Transcribed page contents
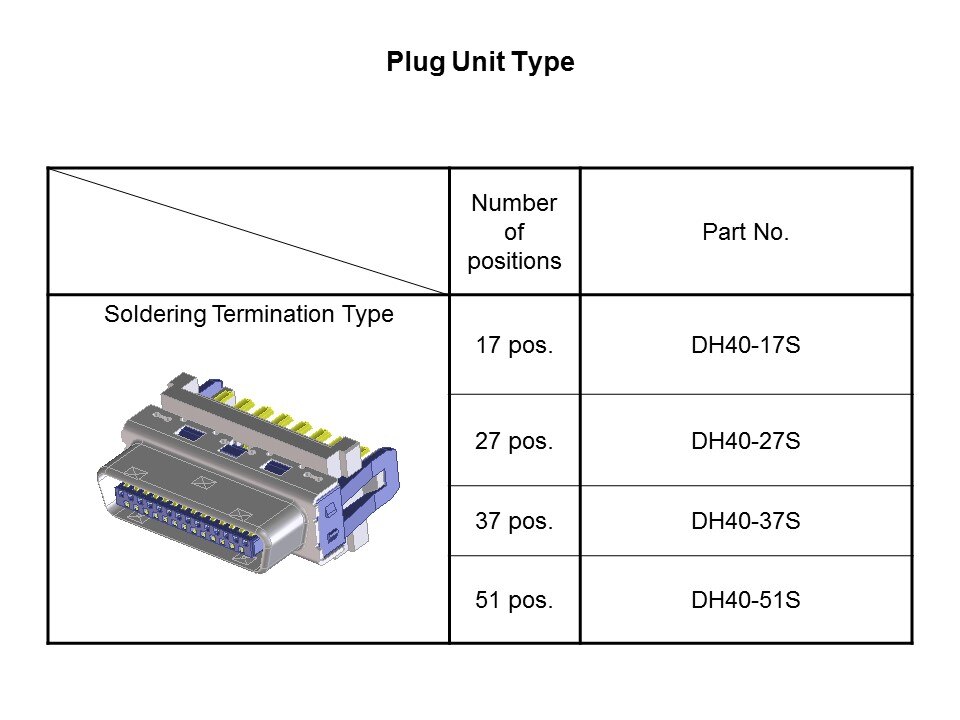 Plug Unit Type

| | Number of positions | Part No. |
|---|---|---|
| Soldering Termination Type | 17 pos. | DH40-17S |
| | 27 pos. | DH40-27S |
| | 37 pos. | DH40-37S |
| | 51 pos. | DH40-51S |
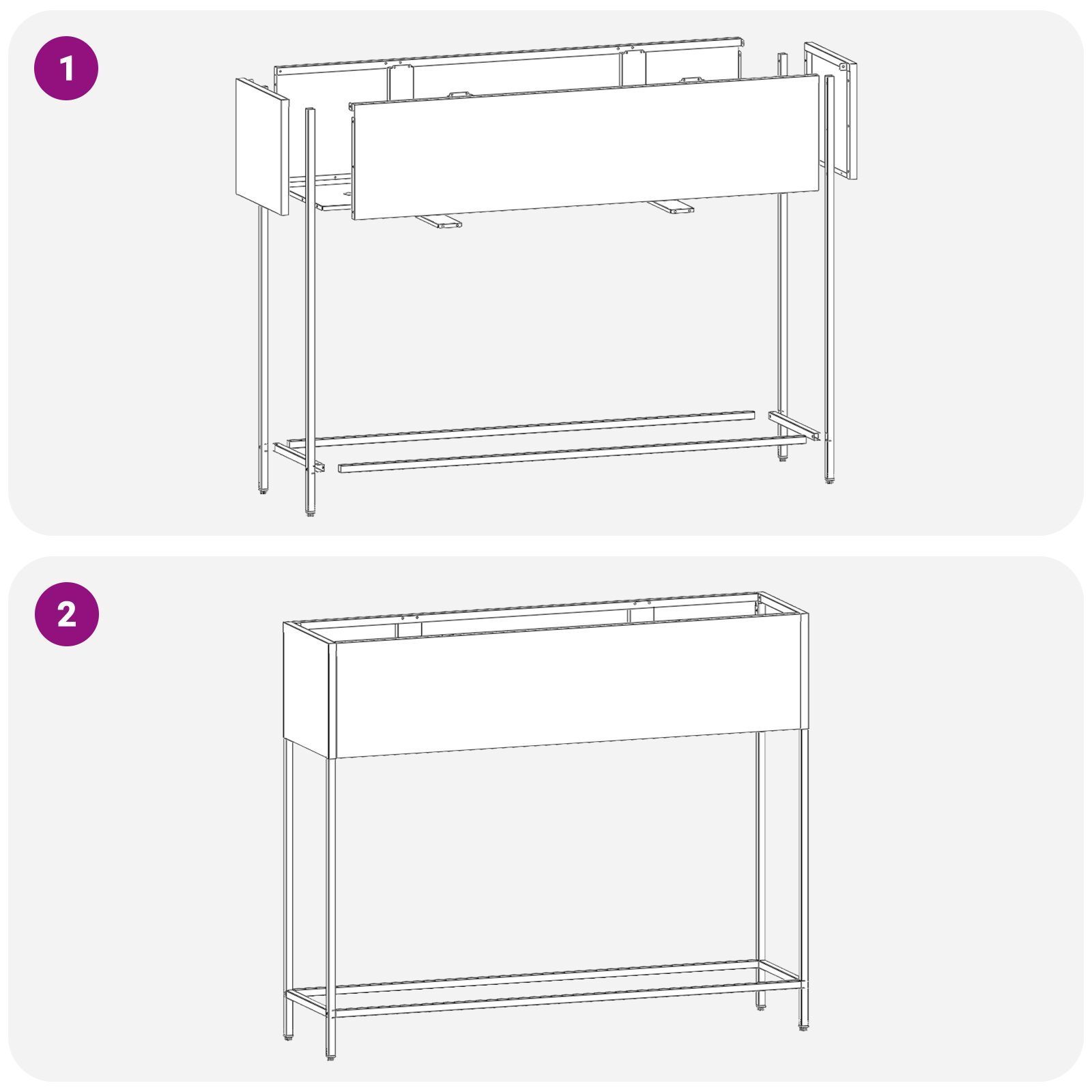 1

2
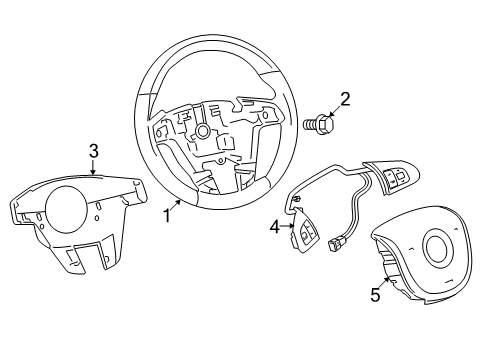 2
3
1
4
5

## Task brief
Every entry above is to be repeated word for word, with all pictures omitted.

## Your response
 Plug Unit Type

| | Number of positions | Part No. |
|---|---|---|
| Soldering Termination Type | 17 pos. | DH40-17S |
| | 27 pos. | DH40-27S |
| | 37 pos. | DH40-37S |
| | 51 pos. | DH40-51S |
 1

2
 2
3
1
4
5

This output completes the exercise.